Rising Rates, No Problem
High dividend-paying stocks have been on a tear this year. For some, the trend may seem counterintuitive since the sector is typically shunned in rising-rate environments, which often are indicative of a growing economy. At present, the Fed is hiking rates in an attempt to combat rising inflation, and there’s concern that could lead to a broader economic downturn. That would be bad for growth stocks, and may be why investors are pivoting away from the sector in recent months.
Some investors see high-dividend paying stocks as safer bets in comparison to growth stocks. Most often these are large companies in sectors like utilities and consumer staples that deliver products connected to non-discretionary spending.
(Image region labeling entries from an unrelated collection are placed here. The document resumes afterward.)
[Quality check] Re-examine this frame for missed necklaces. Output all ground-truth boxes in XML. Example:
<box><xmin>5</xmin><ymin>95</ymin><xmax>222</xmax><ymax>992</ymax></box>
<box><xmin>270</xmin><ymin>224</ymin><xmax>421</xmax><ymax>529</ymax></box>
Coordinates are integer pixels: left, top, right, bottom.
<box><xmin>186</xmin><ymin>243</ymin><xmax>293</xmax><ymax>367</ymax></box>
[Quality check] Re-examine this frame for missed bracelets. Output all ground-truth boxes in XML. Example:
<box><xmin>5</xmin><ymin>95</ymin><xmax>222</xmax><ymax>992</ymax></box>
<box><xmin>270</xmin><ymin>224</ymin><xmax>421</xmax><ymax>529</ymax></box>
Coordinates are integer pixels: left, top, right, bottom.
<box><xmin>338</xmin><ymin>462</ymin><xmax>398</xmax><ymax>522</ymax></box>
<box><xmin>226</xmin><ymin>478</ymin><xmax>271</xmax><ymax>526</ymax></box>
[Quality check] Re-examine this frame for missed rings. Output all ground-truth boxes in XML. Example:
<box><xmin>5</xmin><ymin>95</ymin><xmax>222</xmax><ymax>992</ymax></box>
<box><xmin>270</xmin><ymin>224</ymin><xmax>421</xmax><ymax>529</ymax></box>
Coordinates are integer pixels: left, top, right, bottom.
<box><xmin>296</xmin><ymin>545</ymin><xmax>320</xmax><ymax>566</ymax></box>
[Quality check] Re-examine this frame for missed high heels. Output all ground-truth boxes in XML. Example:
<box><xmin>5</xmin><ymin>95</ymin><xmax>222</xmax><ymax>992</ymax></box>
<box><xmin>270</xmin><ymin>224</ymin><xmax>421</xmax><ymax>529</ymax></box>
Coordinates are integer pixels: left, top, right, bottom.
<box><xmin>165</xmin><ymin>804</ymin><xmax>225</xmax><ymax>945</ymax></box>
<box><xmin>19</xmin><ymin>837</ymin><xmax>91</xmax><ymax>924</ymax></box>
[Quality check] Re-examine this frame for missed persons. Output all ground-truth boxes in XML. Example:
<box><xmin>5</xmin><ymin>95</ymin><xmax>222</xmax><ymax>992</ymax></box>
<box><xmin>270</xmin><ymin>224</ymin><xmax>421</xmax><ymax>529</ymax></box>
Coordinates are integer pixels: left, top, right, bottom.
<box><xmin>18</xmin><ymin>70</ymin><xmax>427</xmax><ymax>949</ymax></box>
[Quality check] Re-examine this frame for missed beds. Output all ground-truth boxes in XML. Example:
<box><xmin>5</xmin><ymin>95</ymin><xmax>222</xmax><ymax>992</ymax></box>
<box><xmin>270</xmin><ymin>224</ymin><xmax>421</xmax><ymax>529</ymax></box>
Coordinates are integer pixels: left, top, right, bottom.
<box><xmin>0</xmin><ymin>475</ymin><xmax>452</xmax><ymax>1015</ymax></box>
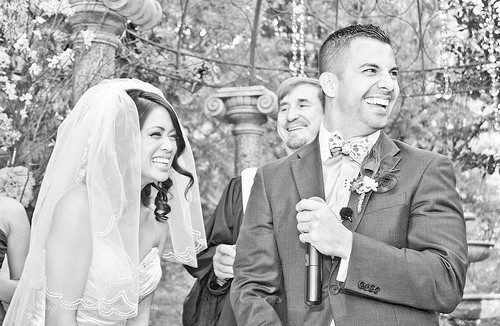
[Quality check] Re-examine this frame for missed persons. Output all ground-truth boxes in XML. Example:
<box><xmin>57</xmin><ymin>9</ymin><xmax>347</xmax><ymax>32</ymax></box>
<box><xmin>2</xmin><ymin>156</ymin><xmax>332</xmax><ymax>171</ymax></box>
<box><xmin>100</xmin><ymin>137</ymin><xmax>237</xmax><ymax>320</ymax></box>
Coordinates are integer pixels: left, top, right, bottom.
<box><xmin>230</xmin><ymin>24</ymin><xmax>468</xmax><ymax>326</ymax></box>
<box><xmin>0</xmin><ymin>78</ymin><xmax>209</xmax><ymax>326</ymax></box>
<box><xmin>0</xmin><ymin>195</ymin><xmax>30</xmax><ymax>326</ymax></box>
<box><xmin>183</xmin><ymin>77</ymin><xmax>324</xmax><ymax>326</ymax></box>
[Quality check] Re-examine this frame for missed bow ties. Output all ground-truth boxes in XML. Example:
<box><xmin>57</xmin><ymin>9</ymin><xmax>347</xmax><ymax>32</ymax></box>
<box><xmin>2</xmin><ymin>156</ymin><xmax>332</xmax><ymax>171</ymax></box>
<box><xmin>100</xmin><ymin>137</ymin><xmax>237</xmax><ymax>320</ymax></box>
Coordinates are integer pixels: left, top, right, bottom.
<box><xmin>329</xmin><ymin>131</ymin><xmax>369</xmax><ymax>164</ymax></box>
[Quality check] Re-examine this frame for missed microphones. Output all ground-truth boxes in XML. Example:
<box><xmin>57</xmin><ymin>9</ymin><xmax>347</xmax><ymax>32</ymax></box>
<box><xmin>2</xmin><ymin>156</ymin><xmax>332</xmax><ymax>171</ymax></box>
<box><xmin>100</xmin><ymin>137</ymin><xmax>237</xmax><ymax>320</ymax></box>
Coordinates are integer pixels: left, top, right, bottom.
<box><xmin>304</xmin><ymin>197</ymin><xmax>325</xmax><ymax>306</ymax></box>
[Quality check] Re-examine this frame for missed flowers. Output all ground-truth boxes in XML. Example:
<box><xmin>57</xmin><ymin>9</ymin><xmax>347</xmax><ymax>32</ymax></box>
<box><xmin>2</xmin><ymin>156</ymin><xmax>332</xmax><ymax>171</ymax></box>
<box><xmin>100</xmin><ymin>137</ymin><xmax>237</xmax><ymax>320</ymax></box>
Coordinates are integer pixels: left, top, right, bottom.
<box><xmin>349</xmin><ymin>146</ymin><xmax>400</xmax><ymax>214</ymax></box>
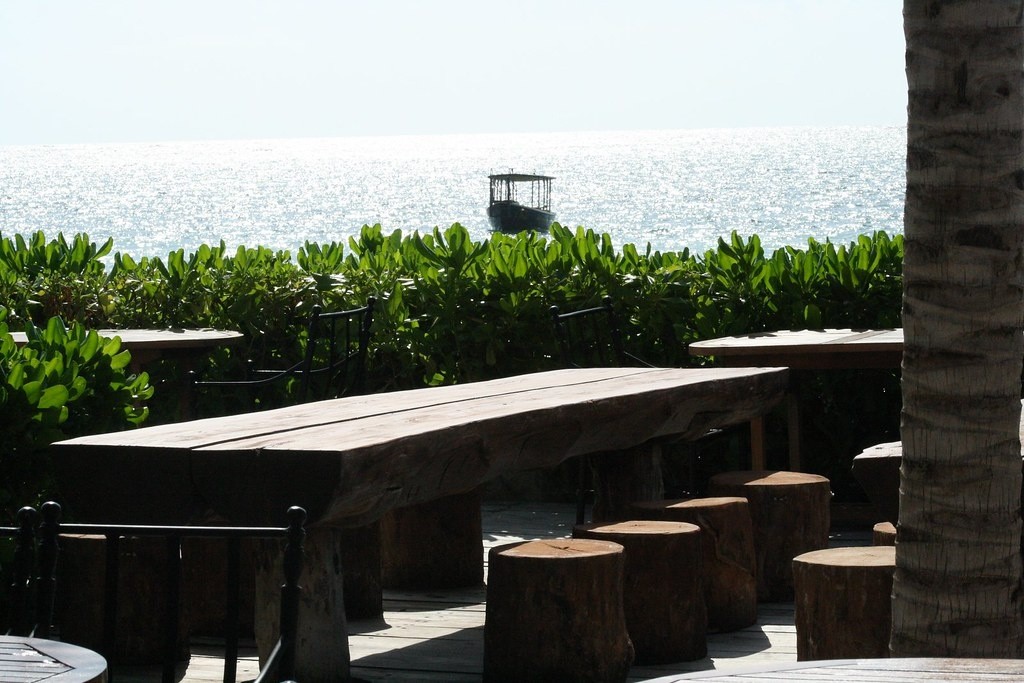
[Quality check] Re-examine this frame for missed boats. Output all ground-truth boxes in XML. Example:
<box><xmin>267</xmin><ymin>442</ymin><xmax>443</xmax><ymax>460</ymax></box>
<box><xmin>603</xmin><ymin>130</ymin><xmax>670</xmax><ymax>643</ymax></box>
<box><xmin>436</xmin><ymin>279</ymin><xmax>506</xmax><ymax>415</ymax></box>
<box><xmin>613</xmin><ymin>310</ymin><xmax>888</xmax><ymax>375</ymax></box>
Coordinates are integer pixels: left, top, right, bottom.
<box><xmin>486</xmin><ymin>166</ymin><xmax>556</xmax><ymax>235</ymax></box>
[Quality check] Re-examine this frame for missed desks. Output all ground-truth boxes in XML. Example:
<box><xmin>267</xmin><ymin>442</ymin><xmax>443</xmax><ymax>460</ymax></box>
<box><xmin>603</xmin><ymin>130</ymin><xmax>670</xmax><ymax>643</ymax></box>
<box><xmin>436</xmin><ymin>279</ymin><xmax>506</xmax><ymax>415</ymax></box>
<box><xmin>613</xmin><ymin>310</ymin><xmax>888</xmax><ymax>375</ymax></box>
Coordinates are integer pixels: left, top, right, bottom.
<box><xmin>689</xmin><ymin>325</ymin><xmax>905</xmax><ymax>467</ymax></box>
<box><xmin>49</xmin><ymin>365</ymin><xmax>795</xmax><ymax>683</ymax></box>
<box><xmin>0</xmin><ymin>634</ymin><xmax>109</xmax><ymax>683</ymax></box>
<box><xmin>6</xmin><ymin>328</ymin><xmax>244</xmax><ymax>372</ymax></box>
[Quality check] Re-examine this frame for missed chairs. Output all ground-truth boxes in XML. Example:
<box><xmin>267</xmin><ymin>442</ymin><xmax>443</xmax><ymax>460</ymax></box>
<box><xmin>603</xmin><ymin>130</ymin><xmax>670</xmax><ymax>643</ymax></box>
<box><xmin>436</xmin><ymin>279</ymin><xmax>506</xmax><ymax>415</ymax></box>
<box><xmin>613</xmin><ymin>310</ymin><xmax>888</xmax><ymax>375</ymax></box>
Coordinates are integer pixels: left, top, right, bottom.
<box><xmin>0</xmin><ymin>503</ymin><xmax>308</xmax><ymax>683</ymax></box>
<box><xmin>192</xmin><ymin>295</ymin><xmax>377</xmax><ymax>415</ymax></box>
<box><xmin>550</xmin><ymin>295</ymin><xmax>657</xmax><ymax>368</ymax></box>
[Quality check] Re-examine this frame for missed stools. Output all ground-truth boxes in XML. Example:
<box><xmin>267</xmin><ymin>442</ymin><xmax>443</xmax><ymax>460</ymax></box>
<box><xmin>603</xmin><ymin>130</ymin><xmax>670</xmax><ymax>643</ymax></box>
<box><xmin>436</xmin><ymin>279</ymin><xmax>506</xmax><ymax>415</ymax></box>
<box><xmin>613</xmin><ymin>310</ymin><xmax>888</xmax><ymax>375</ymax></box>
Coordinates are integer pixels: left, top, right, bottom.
<box><xmin>342</xmin><ymin>433</ymin><xmax>904</xmax><ymax>678</ymax></box>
Growth Stock’s Engine Sputters
The popularity of these stocks is showing up in valuations, and growth stocks have recently stumbled. The Core High Dividend ETF (HDV) by iShares is up over 5% this year, buoyed by companies like Johnson & Johnson (JNJ) and Coca Cola (KO). Conversely, the S&P 500 has seen a loss of about 10% and double-digit declines in the index’s more growth-oriented subsectors, such as technology and communications. The share prices of companies like Alphabet (GOOGL) and Meta Platforms (FB) have been hammered.
This reverses a years-long trend of strong performance for growth stocks.
Tailwind From Oil
Oil and gas companies such as Exxon Mobil (XOM) are a significant component of the dividend-paying group and have contributed to the strong performance. It’s also worth noting that the energy sector has already risen close to 50% this year, and some question whether it’s out of runway.
Overall, the recent popularity of the high-dividend payers has pushed up their valuations, prompting some to explore other options at a potentially lower price. Others may look to branch out and consider the so-called value sector, which includes some dividend-paying companies.